**Questions to answer:**
1: Translate this sentence from the Bitcoin text into Spanish: "If you buy BITO, you don’t own BTC."
2: Output the stretch of the Bitcoin text from "While BTC is" through "out of you.".
[[ Provided text, beginning ]]
First, the scary stuff. Bitcoin is risky. To be clear, here I am referring to the BTC version of Bitcoin. I’ll use BTC when referring to Bitcoin.

Of all the things I’m personally invested in, I believe BTC has the biggest risk of losing my entire investment. Bitcoin could get hacked. I could lose my keys. Regulators could step in and ban it in the U.S. There could be a run on Tether.

I’m not saying these things are likely to happen. I’m just saying that BTC isn’t like anything most of us have ever invested in. Sometimes meteoric rises are followed by meteoric falls.

While BTC is risky, BITO is even riskier. With BITO, you don’t actually own any BTC. The fund isn’t allowed to hold any actual BTC. The fund can buy BTC futures contracts, but it can’t take delivery of the BTC. This is why ProShares calls it a “Bitcoin-linked” ETF.

If you buy BITO, you don’t own BTC. You own a simulation of BTC. I don’t know about you, but I’m not even sure I know what that means!

Already BITO is the biggest purchaser of BTC futures in the world. On October 21, Bloomberg reported, “After two days trading BITO owns nearly 1,900 contracts for October, and CME rules cap the number of front-month contracts one entity can own to 2,000.”

I don’t want to get into the nuances of futures contracts, but suffice it to say that when you are that big of a whale in the futures markets, there are a lot of smaller sharks that will happily take regular bites out of you.
[[ Provided text, end ]]
[[ Dataset extract, beginning ]]
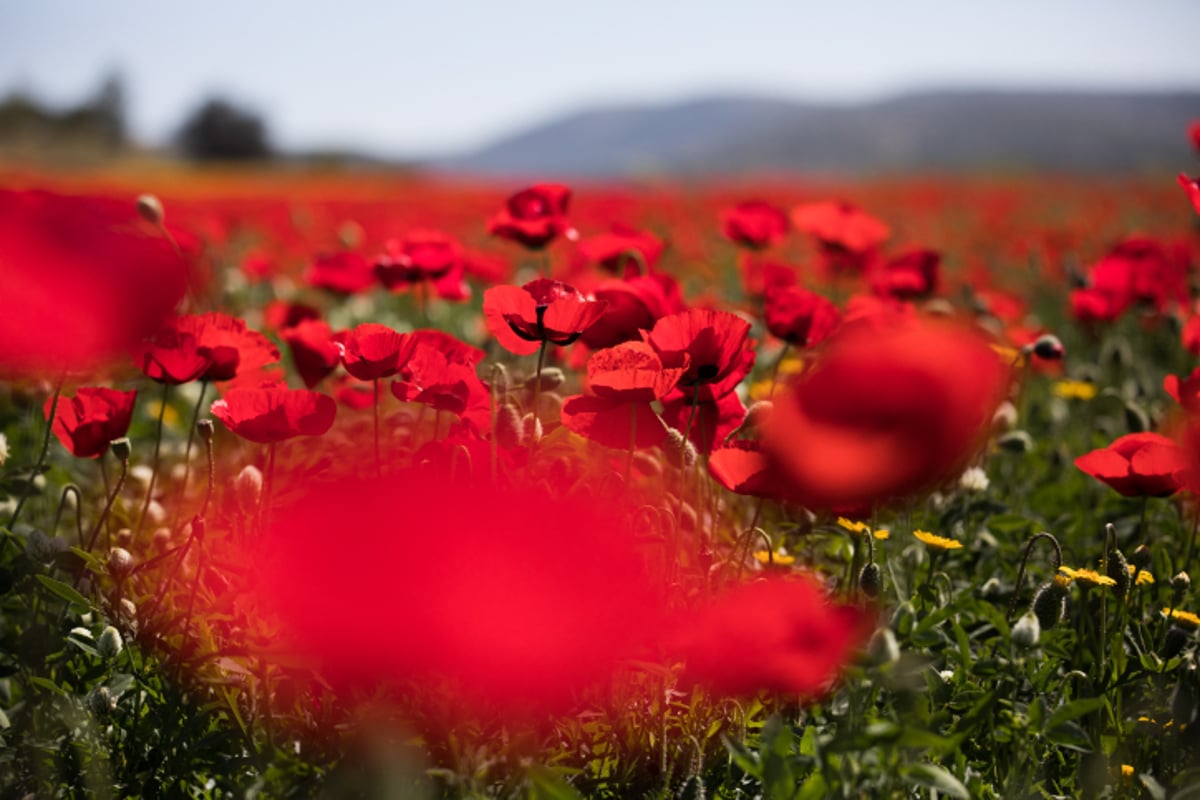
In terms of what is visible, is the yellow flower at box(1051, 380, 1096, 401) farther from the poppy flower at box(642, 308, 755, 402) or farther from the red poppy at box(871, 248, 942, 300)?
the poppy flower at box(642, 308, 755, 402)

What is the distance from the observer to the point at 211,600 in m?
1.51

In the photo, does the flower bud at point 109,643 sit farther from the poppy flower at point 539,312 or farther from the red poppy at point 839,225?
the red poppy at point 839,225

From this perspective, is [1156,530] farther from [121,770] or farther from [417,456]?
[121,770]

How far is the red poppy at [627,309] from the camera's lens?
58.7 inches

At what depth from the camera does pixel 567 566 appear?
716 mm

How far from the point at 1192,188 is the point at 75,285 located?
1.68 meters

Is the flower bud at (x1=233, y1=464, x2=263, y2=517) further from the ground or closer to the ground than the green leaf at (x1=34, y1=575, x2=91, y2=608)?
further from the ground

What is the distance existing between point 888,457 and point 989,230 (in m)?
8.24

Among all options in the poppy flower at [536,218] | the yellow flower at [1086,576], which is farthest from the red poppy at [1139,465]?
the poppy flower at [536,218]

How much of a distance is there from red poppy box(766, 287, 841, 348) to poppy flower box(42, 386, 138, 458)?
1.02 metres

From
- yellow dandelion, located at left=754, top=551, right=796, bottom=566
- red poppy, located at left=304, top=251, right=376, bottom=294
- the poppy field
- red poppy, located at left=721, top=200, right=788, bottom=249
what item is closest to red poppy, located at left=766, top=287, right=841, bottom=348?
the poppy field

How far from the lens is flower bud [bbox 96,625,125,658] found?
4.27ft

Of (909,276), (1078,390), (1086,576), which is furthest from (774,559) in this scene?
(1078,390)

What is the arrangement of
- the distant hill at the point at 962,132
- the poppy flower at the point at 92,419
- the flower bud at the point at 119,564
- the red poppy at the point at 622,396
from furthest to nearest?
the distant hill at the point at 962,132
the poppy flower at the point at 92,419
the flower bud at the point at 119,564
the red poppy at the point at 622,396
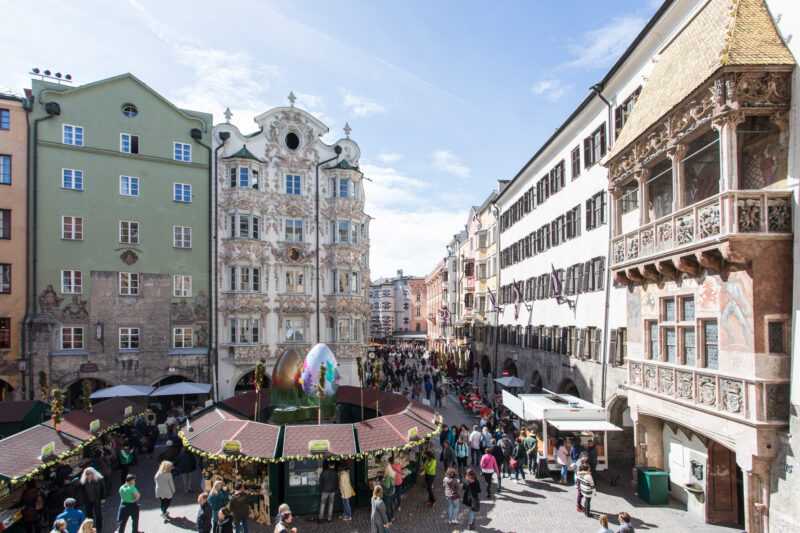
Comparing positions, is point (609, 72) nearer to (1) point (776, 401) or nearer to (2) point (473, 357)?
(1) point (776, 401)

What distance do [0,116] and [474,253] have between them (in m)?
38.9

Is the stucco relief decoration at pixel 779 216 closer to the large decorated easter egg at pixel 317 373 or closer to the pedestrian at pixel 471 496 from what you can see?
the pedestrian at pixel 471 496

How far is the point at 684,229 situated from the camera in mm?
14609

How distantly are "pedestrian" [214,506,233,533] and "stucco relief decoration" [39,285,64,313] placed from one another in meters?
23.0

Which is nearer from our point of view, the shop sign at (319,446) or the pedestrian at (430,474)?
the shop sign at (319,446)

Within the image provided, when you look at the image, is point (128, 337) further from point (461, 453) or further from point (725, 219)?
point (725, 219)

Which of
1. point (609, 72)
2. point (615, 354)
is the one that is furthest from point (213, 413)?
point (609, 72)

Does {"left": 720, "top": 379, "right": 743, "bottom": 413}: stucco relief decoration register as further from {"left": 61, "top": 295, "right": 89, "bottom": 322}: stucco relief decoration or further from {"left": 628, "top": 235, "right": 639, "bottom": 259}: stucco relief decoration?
[[ Dataset extract, end ]]
**Per-task answers:**
1: Si compras BITO, no eres dueño de BTC.

2:
While BTC is risky, BITO is even riskier. With BITO, you don’t actually own any BTC. The fund isn’t allowed to hold any actual BTC. The fund can buy BTC futures contracts, but it can’t take delivery of the BTC. This is why ProShares calls it a “Bitcoin-linked” ETF.

If you buy BITO, you don’t own BTC. You own a simulation of BTC. I don’t know about you, but I’m not even sure I know what that means!

Already BITO is the biggest purchaser of BTC futures in the world. On October 21, Bloomberg reported, “After two days trading BITO owns nearly 1,900 contracts for October, and CME rules cap the number of front-month contracts one entity can own to 2,000.”

I don’t want to get into the nuances of futures contracts, but suffice it to say that when you are that big of a whale in the futures markets, there are a lot of smaller sharks that will happily take regular bites out of you.